▶ [Task brief]
Please copy out all of the records below word for word, keeping every line in its original order.

[begin Data supplied]

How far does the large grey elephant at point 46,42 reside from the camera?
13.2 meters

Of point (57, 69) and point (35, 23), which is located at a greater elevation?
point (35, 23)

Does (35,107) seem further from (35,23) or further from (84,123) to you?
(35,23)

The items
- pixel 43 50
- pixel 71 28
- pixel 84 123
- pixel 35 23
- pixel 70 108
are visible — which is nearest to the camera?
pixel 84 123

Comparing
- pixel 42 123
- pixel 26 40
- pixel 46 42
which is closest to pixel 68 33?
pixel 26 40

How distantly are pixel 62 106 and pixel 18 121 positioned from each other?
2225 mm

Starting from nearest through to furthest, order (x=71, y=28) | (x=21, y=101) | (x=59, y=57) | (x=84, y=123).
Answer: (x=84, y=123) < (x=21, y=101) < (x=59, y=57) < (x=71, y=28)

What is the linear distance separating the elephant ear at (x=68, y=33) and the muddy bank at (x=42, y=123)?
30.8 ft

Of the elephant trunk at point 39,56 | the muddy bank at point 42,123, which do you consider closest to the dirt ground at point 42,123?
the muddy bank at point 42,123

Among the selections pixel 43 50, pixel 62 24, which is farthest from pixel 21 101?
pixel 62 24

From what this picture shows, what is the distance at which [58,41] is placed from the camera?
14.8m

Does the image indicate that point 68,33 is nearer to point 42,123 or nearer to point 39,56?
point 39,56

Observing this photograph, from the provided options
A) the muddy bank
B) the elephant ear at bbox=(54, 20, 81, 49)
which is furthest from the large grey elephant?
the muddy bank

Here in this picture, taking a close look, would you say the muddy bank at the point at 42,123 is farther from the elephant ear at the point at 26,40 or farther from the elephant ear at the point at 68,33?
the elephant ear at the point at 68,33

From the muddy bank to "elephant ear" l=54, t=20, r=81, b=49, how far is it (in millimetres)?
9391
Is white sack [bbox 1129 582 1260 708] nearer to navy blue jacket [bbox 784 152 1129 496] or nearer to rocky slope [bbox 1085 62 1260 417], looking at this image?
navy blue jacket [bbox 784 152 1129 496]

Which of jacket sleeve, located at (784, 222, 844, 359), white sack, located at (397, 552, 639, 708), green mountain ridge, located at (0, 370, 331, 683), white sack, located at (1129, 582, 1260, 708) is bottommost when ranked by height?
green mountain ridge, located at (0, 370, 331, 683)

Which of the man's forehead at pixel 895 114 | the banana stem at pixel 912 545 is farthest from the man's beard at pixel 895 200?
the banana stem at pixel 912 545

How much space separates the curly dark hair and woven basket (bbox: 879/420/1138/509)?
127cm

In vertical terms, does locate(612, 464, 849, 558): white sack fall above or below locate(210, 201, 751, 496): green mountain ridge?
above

[end Data supplied]

▶ [Response to this task]
How far does the large grey elephant at point 46,42 reside from the camera?
13.2 meters

Of point (57, 69) and point (35, 23), which is located at a greater elevation?
point (35, 23)

Does (35,107) seem further from (35,23) or further from (84,123) to you?
(35,23)

The items
- pixel 43 50
- pixel 71 28
- pixel 84 123
- pixel 35 23
- pixel 70 108
are visible — which is nearest to the camera?
pixel 84 123

Comparing
- pixel 42 123
- pixel 26 40
- pixel 46 42
which is closest to pixel 68 33?
pixel 26 40

How distantly are pixel 62 106 and pixel 18 121 positioned from each other?
2225 mm

Starting from nearest through to furthest, order (x=71, y=28) | (x=21, y=101) | (x=59, y=57) | (x=84, y=123).
Answer: (x=84, y=123) < (x=21, y=101) < (x=59, y=57) < (x=71, y=28)

What is the linear distance separating the elephant ear at (x=68, y=33) and the muddy bank at (x=42, y=123)?
30.8 ft

Of the elephant trunk at point 39,56 | the muddy bank at point 42,123, which do you consider closest to the dirt ground at point 42,123?
the muddy bank at point 42,123

Among the selections pixel 43 50, pixel 62 24, which is farthest from pixel 21 101?
pixel 62 24

From what this picture shows, what is the distance at which [58,41] is placed from the camera?
14.8m

Does the image indicate that point 68,33 is nearer to point 42,123 or nearer to point 39,56?
point 39,56

Observing this photograph, from the provided options
A) the muddy bank
B) the elephant ear at bbox=(54, 20, 81, 49)
which is furthest from the large grey elephant?
the muddy bank

Here in this picture, taking a close look, would you say the muddy bank at the point at 42,123 is farther from the elephant ear at the point at 26,40 or farther from the elephant ear at the point at 68,33?
the elephant ear at the point at 68,33

From the muddy bank to "elephant ear" l=54, t=20, r=81, b=49, how far is it (in millimetres)?
9391
Is white sack [bbox 1129 582 1260 708] nearer to navy blue jacket [bbox 784 152 1129 496] or nearer to rocky slope [bbox 1085 62 1260 417], looking at this image?
navy blue jacket [bbox 784 152 1129 496]

Which of jacket sleeve, located at (784, 222, 844, 359), white sack, located at (397, 552, 639, 708), green mountain ridge, located at (0, 370, 331, 683), white sack, located at (1129, 582, 1260, 708) is bottommost when ranked by height?
green mountain ridge, located at (0, 370, 331, 683)

Which of the man's forehead at pixel 895 114 | the banana stem at pixel 912 545 is farthest from the man's beard at pixel 895 200?
the banana stem at pixel 912 545

How much space separates the curly dark hair and woven basket (bbox: 879/420/1138/509)?
127cm

In vertical terms, does locate(612, 464, 849, 558): white sack fall above or below locate(210, 201, 751, 496): green mountain ridge?
above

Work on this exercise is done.